This is sort of a continuation of this

SQL Subqueries in action

Chidiebere Ogujeiofor ・ Dec 13 '19 ・ 8 min read

You can generate the data I used in this blogpost from this GitHub Gist.

In that post, I talked about subqueries and how they work. How you can use them to answer complex questions. In this post, I would extend on that and talk about Common Table Expression(CTEs).

What are they

According to PostgreSQL Tutorial:

A common table expression is a temporary result set which you can reference within another SQL statement including SELECT, INSERT, UPDATE or DELETE. Common Table Expressions are temporary in the sense that they only exist during the execution of the query.

Once created the CTE can then be treated as a table thus you can perform JOINs, put them in a FROM, etc.

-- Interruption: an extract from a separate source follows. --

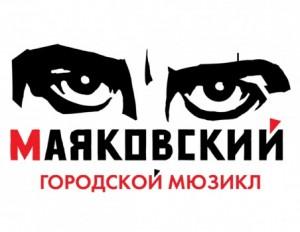 mayakovskii_afishka_na_sait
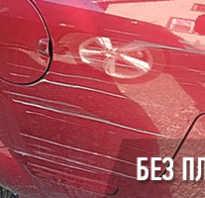 Защита автомобиля плёнкой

Compared to nested subqueries, CTEs have the following advantages:

Since they store data temporarily, they can improve performance than subqueries
They are more readable than nested subqueries

Single CTE in a query syntax

CTEs are created using the WITH keyword and are immediately followed by the main query. Below is an overall syntax for CTEs:

WITH <cte-name> AS (
   <the CTE query> 

)
<Final query>

For example, in the post on subqueries, we answered the question

In which courses did the student with an ID of 9 scores above his overall average? What was his score in those courses?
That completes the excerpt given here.